* _TEXT SEGMENT_:
What about learning a data prior in a supervised learning way? More specifically, using an MSE loss to learn an action prior, and then using a diffusion model to refine this prior distribution? We did experiment with this approach: we removed the autoencoder's decoder and used the encoder as an action prior model, predicting the action directly with an MSE loss. Similar to the autoencoding version, we added Gaussian noise with std=0.2 to the predicted action to represent $q(x_0|c)$ . In this case, $x_0$ becomes the "not-so-accurate" action overlaid with Gaussian noise.

Here are the results of this experiment:

	5k	10k	20k	30k
cocos (autoencoding)	83.1 ± 0.9	81.1 ± 1.3	92.2 ± 1.3	93.8 ± 0.3
cocos (action prior)	70.0 ± 1.8	81.0 ± 1.0	84.5 ± 0.6	87.2 ± 0.6
vanilla (w/o cocos)	66.5 ± 1.6	78.3 ± 0.5	83.7 ± 0.3	82.9 ± 0.4

We observed that while this approach still improves training efficiency and scores compared to a vanilla Gaussian prior $p(x_0)$ , it does not perform as well as autoencoding $c$ . This suggests that using an explicit action prior is not necessarily a better choice. We believe that compressing as much information as possible from the condition (e.g., vision-language cues) into $p(x_0|c)$ might be a more critical choice.

* _DATA SEGMENT_:
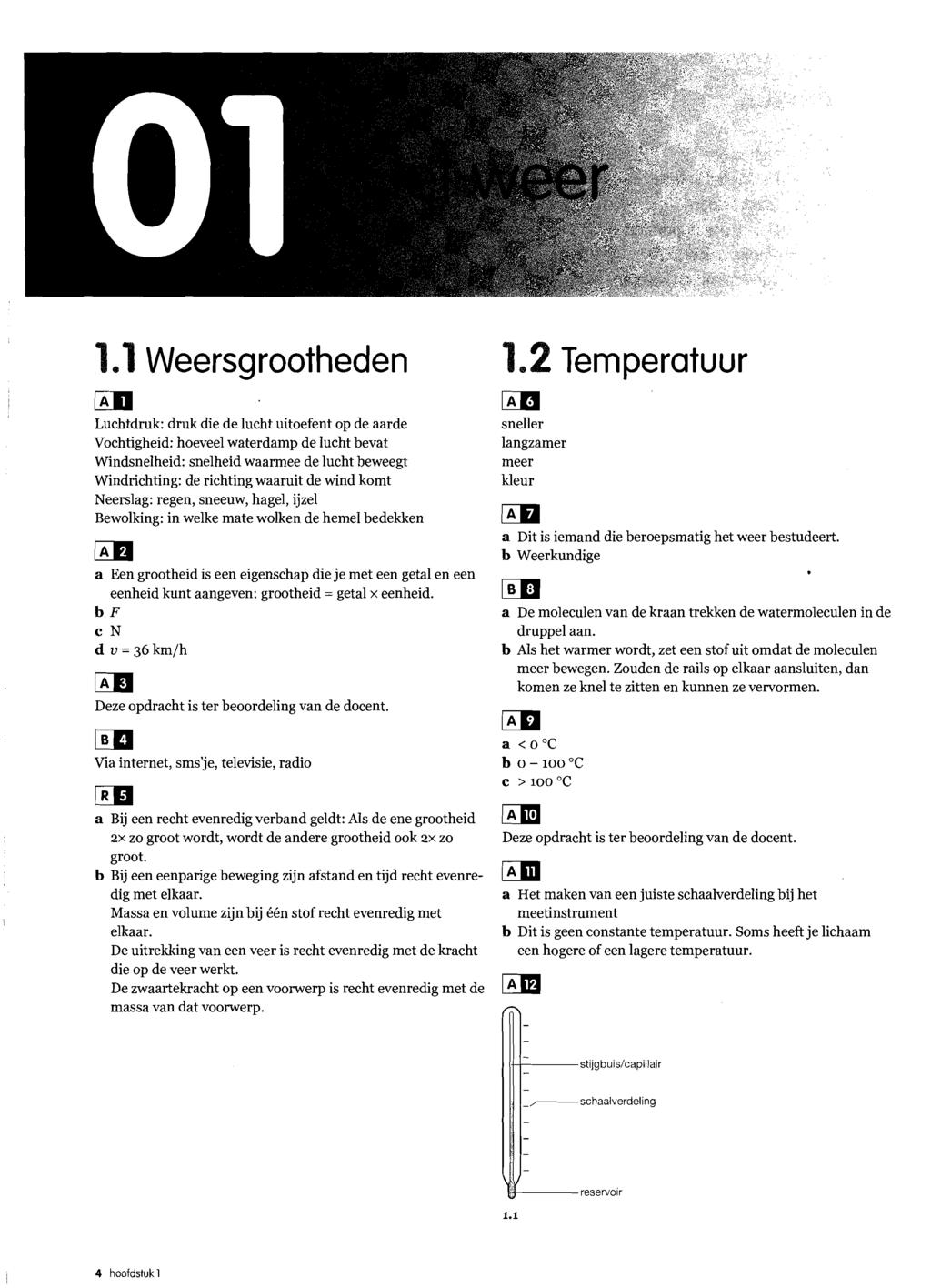 1.1 Weersgrootheden Luchtdruk druk de de lucht utoefent op de aarde Vochtghed hoeveel waterdamp de lucht bevat Wndsnelhed snelhed waarmee de lucht beweegt Wndrchtng de rchtng waarut de wnd komt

* _QUESTIONS ON THE MATERIAL_:
A - Reproduce the passage on the action-prior experiment, everything from "Here are the" down to "more critical choice.".
B - Write the next part of the passage on the action-prior experiment, picking up after its last sentence.

* _ANSWERS TO THE TASKS_:
A -
Here are the results of this experiment:

	5k	10k	20k	30k
cocos (autoencoding)	83.1 ± 0.9	81.1 ± 1.3	92.2 ± 1.3	93.8 ± 0.3
cocos (action prior)	70.0 ± 1.8	81.0 ± 1.0	84.5 ± 0.6	87.2 ± 0.6
vanilla (w/o cocos)	66.5 ± 1.6	78.3 ± 0.5	83.7 ± 0.3	82.9 ± 0.4

We observed that while this approach still improves training efficiency and scores compared to a vanilla Gaussian prior $p(x_0)$ , it does not perform as well as autoencoding $c$ . This suggests that using an explicit action prior is not necessarily a better choice. We believe that compressing as much information as possible from the condition (e.g., vision-language cues) into $p(x_0|c)$ might be a more critical choice.

B -
Question 2: Section 2 Clarity

We sincerely apologize that Section 2 was confusing to read. We understand the importance of clarity and will thoroughly revise this section. We'll ensure that all notations, especially the definition of $z$ , are explained more precisely. Our goal is to make it much easier for readers to smoothly follow the main argument of the paper.

Thank you once again for your insightful suggestions. We'll incorporate all the discussions above into our revision, conduct a broader survey of prior distributions, and delve deeper into their exploration. We look forward to your further feedback and will respond promptly.

2025-08-06

Thanks for the additional experiments and clarifications, they will further improve the paper. However, as my score is already an accept, I remain with my already positive score.

2025-08-06

I'm glad our rebuttal addressed your concerns. We will continue to refine the revised paper!

审稿意见

评分: 5置信度: 42025-07-03

This paper uses conditioning-variable dependent priors as means to increase the performance of flow-based policies, particularly by improving both training time and sensitivity to conditioning variables.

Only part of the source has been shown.